Les entreprises ont été les premières à constater, au moment où l’étau de la pandémie se desserrait et que la croissance reprenait, et avec elle les offres d’emploi, que les candidats au recrutement exprimaient une exigence nouvelle, plus importante pour eux qu’un salaire correspondant à leurs qualifications : celle d’un métier qui fasse sens. Le phénomène a été d’autant plus facilement reconnu que la même demande de sens s’intensifiait à l’intérieur de chaque entreprise avant même la pandémie, jusqu’à provoquer, en l’absence de réponse, des cas de « brown out », c’est-à-dire de désengagement silencieux, cadres ou employés ne saisissant plus le « pourquoi » de leurs missions.

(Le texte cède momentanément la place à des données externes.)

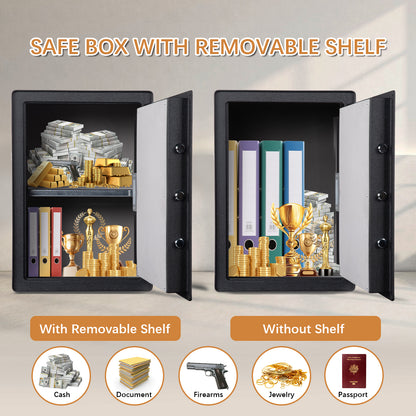 2.0 Cu Ft Fingerprint Home Safe Box with Fireproof Bag, Drawer & Shelf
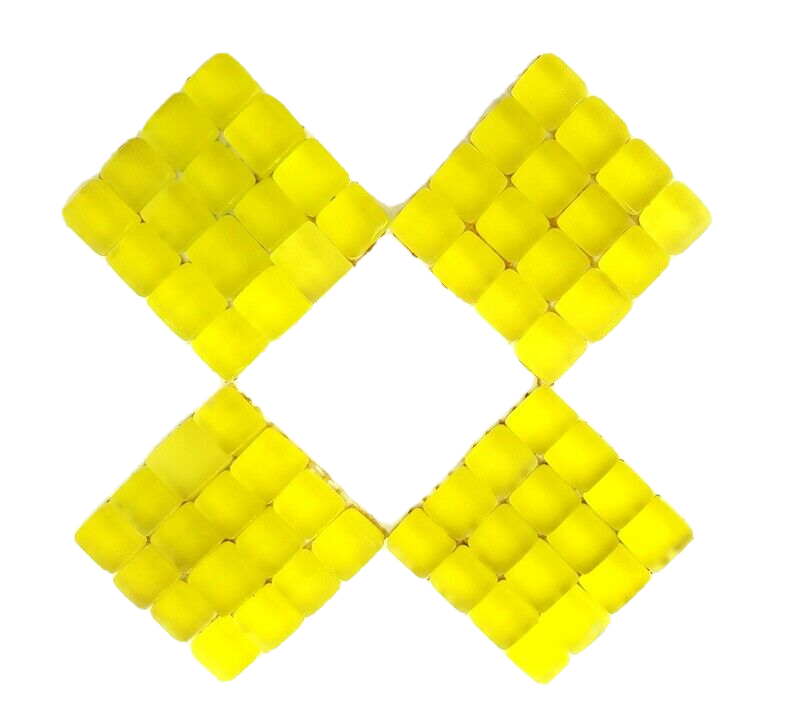 Glasmosaik Zitronengelb Mosaiksteine matt Glas Borde 4 x Quadrate Mosaik Basteln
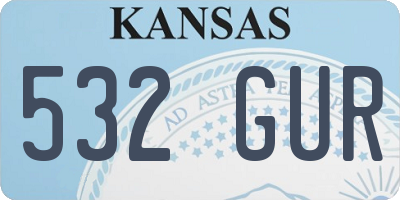 KS license plate 532GUR
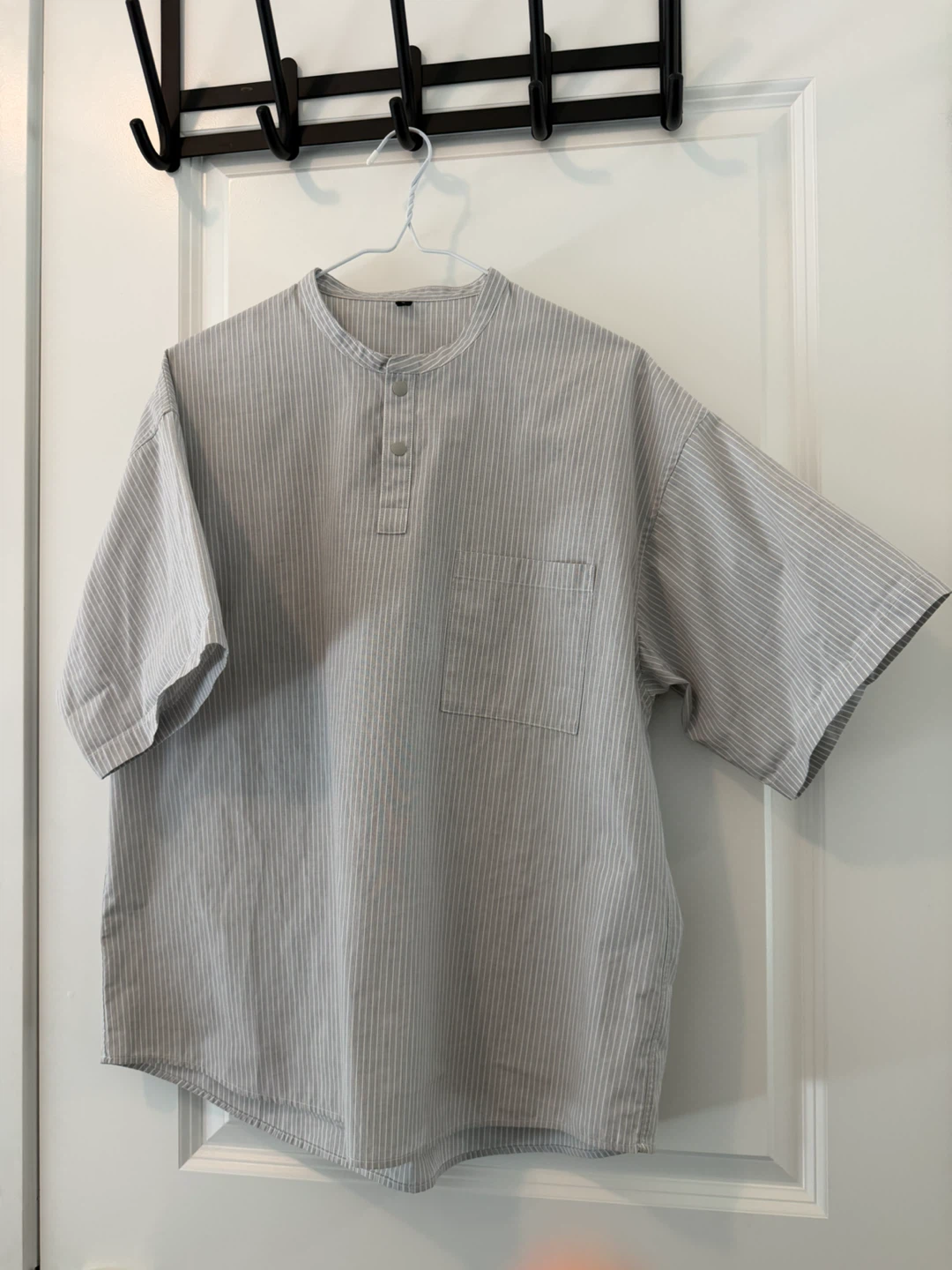 MUJI  Striped Henley T-Shirt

Cette exigence de sens est par définition désarmante : elle offre ainsi à toutes et tous l’occasion unique de se présenter désarmés. Autrement dit la solution n’est pas dans une réponse directe à la demande, et encore moins dans l’appel à quelque cabinet de conseil prétendant détenir la formule technico-magique de cette réponse ; mais bien dans une réflexion de fond sur l’utilité sociale et publique de l’entreprise, elle-même dépendante d’une capacité à ménager une marge de manœuvre permettant à chacun de participer à l’élaboration du sens de sa mission.
Autrement dit, les problèmes que rencontrent ici les entreprises sont directement politiques. Mais encore faut-il que cette politique ne soit pas réduite à une technocratie qui renvoie la balle aux entreprises en considérant qu’elles sont plus compétentes, plus performantes que l’État, autrement dit que ce dernier a pour principale fonction le transfert de ses savoirs (et en même temps, de son budget) vers le privé.
Cette technocratie a son envers : la montée en puissance de mouvements d’extrême droite qui ne revendiquent un sens de l’État fondé sur une volonté nationale clairement identifiée à celle d’un véritable chef, représentant de la nation et responsable de son destin. Le principal problème est que la technocratie elle-même n’a pas d’autre version de la souveraineté. Tout au plus peut-elle envisager, et même favoriser sa confrontation avec l’extrême-droite au second tour d’une élection présidentielle ; la « réussite » de cette stratégie montre alors avant tout que cette élection est constitutionnellement aux antipodes de ce qu’est l’élaboration d’un sens public dans un espace tout aussi public où se situent à la fois la population, les institutions du savoir et, dans une tension paradoxale mais qui elle aussi fait sens, les activités privées (sans doute moins celles des groupes qui, comme McKinsey, ne paient pas leurs impôts en France).
Il en découle que cet espace est encore aujourd’hui, dans cette période où la guerre se mêle à la pandémie encore entièrement à constituer ; donc à « construire », si l’on entend bien que la construction de l’espace public ne vient pas après la déconstruction de la souveraineté, ni « en même temps », mais coïncide avec elle. Cette reconstitution de l’espace public, osons l’appeler la tâche de la Gauche.